Die Gemeinde Ilvesheim lässt sich juristisch beraten
Die Gemeinde befindet sich aktuell in Gesprächen mit dem Entwickler des Areals, man warte auf konkrete Vorschläge des Investors, so Walther. Nach seinen Angaben sei der Investor weiterhin „gewillt, den beschlossenen Bebauungsplan und Durchführungsvertrag trotz Rückzugs des Ankermieters (Picnic, Anm. d. Red.) in Kraft treten zu lassen“. Die Gemeinde lässt sich in dieser Sache auch juristisch beraten.
Das Areal im Ilvesheimer Westen sowie der Bebauungsplan „Ober dem Engelwasser“ sind bereits seit längerer Zeit ein Thema. Obwohl die Gemeinde selbst nicht direkt für die Entwicklung der Fläche verantwortlich ist, hat sie bisher viel Arbeit damit gehabt. Es gab zum Beispiel mehrere Beteiligungen der Öffentlichkeit.

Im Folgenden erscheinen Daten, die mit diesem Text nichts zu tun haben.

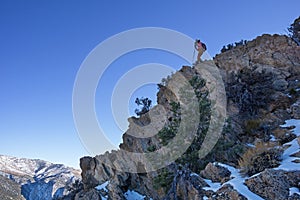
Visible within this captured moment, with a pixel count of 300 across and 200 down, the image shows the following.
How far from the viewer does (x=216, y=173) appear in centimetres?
1080

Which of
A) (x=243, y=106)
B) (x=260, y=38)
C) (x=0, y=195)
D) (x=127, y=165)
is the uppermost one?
(x=0, y=195)

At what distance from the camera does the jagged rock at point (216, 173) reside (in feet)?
34.6

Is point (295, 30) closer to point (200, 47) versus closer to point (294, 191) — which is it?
point (200, 47)

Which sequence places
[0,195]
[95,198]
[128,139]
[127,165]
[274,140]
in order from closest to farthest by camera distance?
1. [274,140]
2. [95,198]
3. [127,165]
4. [128,139]
5. [0,195]

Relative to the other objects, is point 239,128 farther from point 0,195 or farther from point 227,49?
point 0,195

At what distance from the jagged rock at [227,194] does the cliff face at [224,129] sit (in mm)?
30

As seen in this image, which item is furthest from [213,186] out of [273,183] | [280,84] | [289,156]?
[280,84]

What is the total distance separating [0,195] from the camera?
16238 cm

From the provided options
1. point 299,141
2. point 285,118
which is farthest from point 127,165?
point 299,141

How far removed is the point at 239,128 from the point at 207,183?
7.79 metres

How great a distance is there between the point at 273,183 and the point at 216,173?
9.87ft

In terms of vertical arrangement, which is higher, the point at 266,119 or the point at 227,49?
the point at 227,49

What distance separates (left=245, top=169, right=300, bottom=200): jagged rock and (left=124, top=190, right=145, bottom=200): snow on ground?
11223 mm

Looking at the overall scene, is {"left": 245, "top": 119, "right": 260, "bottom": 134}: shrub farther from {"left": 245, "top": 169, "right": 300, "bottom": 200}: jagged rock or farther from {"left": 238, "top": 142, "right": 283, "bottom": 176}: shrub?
{"left": 245, "top": 169, "right": 300, "bottom": 200}: jagged rock
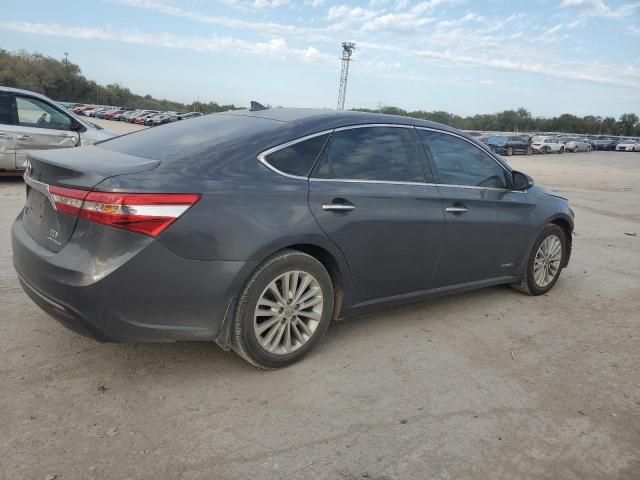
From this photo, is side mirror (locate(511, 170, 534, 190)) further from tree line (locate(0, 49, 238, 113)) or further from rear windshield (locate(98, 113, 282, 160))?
tree line (locate(0, 49, 238, 113))

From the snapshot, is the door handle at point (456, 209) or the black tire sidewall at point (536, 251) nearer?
the door handle at point (456, 209)

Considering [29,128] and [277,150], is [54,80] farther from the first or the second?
[277,150]

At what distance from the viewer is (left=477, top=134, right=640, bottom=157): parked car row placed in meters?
43.7

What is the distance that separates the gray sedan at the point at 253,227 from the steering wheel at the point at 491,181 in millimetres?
77

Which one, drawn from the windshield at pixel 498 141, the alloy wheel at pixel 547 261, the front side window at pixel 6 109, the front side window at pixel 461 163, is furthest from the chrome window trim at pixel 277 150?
the windshield at pixel 498 141

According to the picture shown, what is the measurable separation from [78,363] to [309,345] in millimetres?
1394

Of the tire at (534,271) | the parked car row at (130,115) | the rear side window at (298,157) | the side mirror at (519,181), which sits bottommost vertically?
the parked car row at (130,115)

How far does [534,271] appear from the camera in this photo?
17.3 feet

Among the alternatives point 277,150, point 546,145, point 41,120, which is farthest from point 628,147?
point 277,150

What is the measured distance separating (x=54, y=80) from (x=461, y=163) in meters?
102

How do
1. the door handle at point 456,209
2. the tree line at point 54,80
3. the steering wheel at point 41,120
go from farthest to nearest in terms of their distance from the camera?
the tree line at point 54,80, the steering wheel at point 41,120, the door handle at point 456,209

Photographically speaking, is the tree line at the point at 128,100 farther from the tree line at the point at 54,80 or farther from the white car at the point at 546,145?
the white car at the point at 546,145

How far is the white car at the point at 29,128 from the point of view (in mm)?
9383

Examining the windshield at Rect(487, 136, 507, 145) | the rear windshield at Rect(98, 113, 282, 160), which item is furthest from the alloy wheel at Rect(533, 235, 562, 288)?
the windshield at Rect(487, 136, 507, 145)
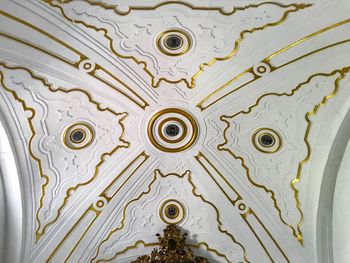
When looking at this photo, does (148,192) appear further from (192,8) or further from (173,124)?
(192,8)

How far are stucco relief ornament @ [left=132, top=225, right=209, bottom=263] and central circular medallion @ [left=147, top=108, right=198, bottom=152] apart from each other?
1437 mm

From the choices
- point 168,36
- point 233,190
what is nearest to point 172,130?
point 233,190

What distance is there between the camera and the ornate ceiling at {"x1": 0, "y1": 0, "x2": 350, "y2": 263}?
6176 mm

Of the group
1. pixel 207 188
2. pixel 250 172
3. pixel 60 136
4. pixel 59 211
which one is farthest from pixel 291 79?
pixel 59 211

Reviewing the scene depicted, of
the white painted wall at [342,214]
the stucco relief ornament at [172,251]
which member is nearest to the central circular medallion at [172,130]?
the stucco relief ornament at [172,251]

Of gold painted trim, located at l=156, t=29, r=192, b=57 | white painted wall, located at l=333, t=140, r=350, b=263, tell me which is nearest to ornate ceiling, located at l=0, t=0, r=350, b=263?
gold painted trim, located at l=156, t=29, r=192, b=57

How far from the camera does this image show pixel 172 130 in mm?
7152

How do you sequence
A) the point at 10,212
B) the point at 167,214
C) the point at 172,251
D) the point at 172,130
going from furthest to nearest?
the point at 167,214 < the point at 172,130 < the point at 172,251 < the point at 10,212

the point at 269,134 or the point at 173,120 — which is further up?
the point at 269,134

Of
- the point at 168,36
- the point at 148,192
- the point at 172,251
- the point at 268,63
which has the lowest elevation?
the point at 172,251

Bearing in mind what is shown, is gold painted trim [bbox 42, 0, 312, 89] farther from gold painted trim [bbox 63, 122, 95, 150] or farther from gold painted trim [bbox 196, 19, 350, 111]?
gold painted trim [bbox 63, 122, 95, 150]

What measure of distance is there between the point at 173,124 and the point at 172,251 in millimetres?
2142

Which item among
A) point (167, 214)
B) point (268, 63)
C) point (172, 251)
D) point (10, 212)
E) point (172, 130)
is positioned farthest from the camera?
point (167, 214)

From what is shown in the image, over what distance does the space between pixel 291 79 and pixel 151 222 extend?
11.2 feet
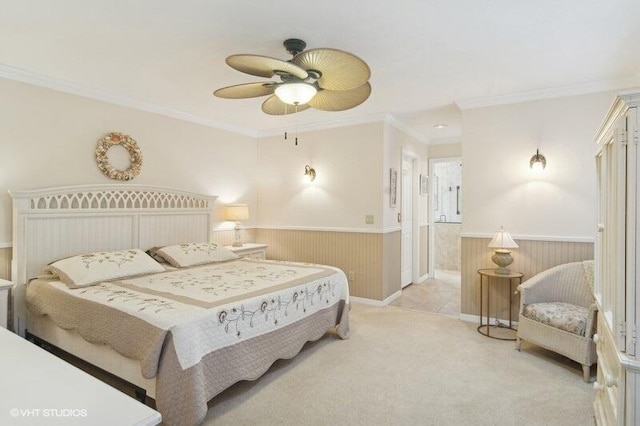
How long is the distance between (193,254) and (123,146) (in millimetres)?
1394

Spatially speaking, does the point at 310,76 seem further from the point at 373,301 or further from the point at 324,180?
the point at 373,301

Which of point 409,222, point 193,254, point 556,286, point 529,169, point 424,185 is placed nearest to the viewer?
point 556,286

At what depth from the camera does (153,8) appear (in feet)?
7.12

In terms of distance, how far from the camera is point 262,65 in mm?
2129

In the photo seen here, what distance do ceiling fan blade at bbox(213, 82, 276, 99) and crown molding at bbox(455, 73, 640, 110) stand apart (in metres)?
2.39

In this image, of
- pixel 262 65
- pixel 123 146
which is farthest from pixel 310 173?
pixel 262 65

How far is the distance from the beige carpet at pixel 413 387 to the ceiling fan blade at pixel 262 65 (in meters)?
2.12

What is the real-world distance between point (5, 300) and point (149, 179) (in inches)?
70.8

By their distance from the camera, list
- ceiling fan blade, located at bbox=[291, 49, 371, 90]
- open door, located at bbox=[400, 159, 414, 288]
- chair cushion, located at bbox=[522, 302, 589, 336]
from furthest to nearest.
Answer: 1. open door, located at bbox=[400, 159, 414, 288]
2. chair cushion, located at bbox=[522, 302, 589, 336]
3. ceiling fan blade, located at bbox=[291, 49, 371, 90]

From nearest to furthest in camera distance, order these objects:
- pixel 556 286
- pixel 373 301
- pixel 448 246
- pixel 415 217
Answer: pixel 556 286 < pixel 373 301 < pixel 415 217 < pixel 448 246

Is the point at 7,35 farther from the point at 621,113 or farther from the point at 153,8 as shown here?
the point at 621,113

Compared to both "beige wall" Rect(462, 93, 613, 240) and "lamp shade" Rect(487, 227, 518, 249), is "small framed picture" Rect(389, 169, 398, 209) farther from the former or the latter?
"lamp shade" Rect(487, 227, 518, 249)

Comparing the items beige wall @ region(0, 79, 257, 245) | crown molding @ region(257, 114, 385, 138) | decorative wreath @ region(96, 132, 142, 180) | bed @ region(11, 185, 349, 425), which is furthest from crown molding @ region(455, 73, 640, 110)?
decorative wreath @ region(96, 132, 142, 180)

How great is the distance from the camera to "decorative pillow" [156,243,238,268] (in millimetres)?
3771
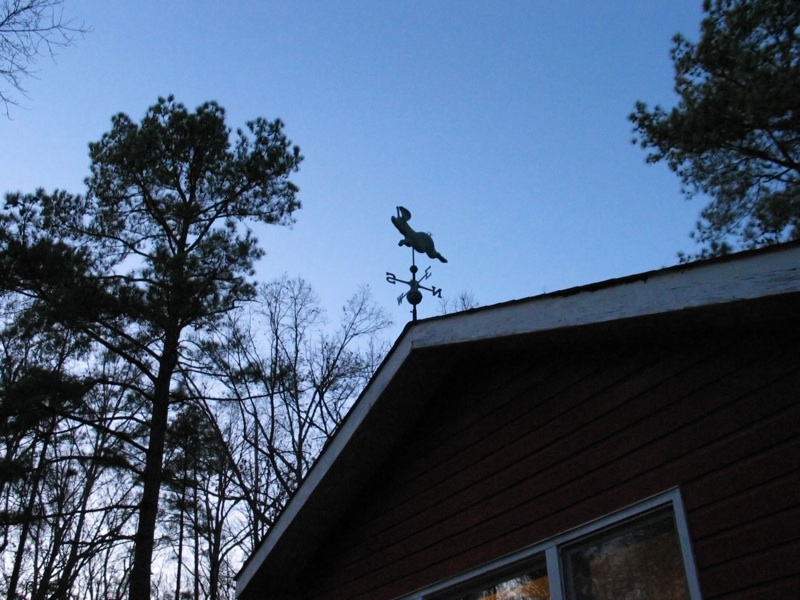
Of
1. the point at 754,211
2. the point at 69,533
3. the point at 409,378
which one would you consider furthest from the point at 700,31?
the point at 69,533

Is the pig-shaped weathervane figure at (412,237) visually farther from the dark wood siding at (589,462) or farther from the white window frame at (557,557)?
the white window frame at (557,557)

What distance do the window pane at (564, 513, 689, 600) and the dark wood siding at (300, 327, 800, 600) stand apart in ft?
0.52

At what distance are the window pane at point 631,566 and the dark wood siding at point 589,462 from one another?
16 cm

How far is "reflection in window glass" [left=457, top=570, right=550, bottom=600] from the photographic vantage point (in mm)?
4746

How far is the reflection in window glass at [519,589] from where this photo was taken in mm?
4746

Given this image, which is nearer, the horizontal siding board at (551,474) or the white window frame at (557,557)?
the white window frame at (557,557)

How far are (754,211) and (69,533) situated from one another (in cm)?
1741

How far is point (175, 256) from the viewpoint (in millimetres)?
13641

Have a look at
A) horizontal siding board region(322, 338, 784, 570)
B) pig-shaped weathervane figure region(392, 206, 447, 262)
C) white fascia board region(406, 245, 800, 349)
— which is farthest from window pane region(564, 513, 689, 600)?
pig-shaped weathervane figure region(392, 206, 447, 262)

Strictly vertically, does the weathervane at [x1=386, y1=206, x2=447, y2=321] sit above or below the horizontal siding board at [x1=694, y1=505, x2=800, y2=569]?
above

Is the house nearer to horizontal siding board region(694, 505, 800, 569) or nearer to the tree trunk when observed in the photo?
horizontal siding board region(694, 505, 800, 569)

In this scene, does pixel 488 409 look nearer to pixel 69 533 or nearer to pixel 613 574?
pixel 613 574

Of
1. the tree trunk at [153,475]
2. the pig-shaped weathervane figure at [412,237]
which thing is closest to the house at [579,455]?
the pig-shaped weathervane figure at [412,237]

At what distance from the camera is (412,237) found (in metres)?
6.42
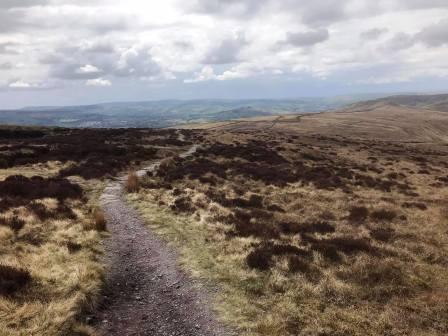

Investor hat in Ilvesheim bereits viel Aufwand betrieben
Darüber hinaus holte der Vorhabenträger zahlreiche Gutachten von Fachbüros ein. Diese betrafen unter anderem die Bereiche Schallschutz, Artenschutz, Verkehrsbelastung, Auswirkung auf andere Lebensmittelhändler in der Umgebung sowie Ausgleichsmaßnahmen für die später durch das Gewerbegebiet versiegelten Flächen.
Ein Grund für diesen Aufwand liegt in der Vorgeschichte. In den vergangenen zehn Jahren gab es verschiedene Bebauungspläne - aus unterschiedlichen Gründen kam es immer wieder zu Verzögerungen. Mit dem neuen Bebauungsplan sollte (erstens) Rechtssicherheit geschaffen und (zweitens) die Entwicklung neu angetrieben und forciert werden. Der Rückzug von Picnic hat dem zweiten Ansinnen einen Strich durch die Rechnung gemacht - zumindest vorläufig.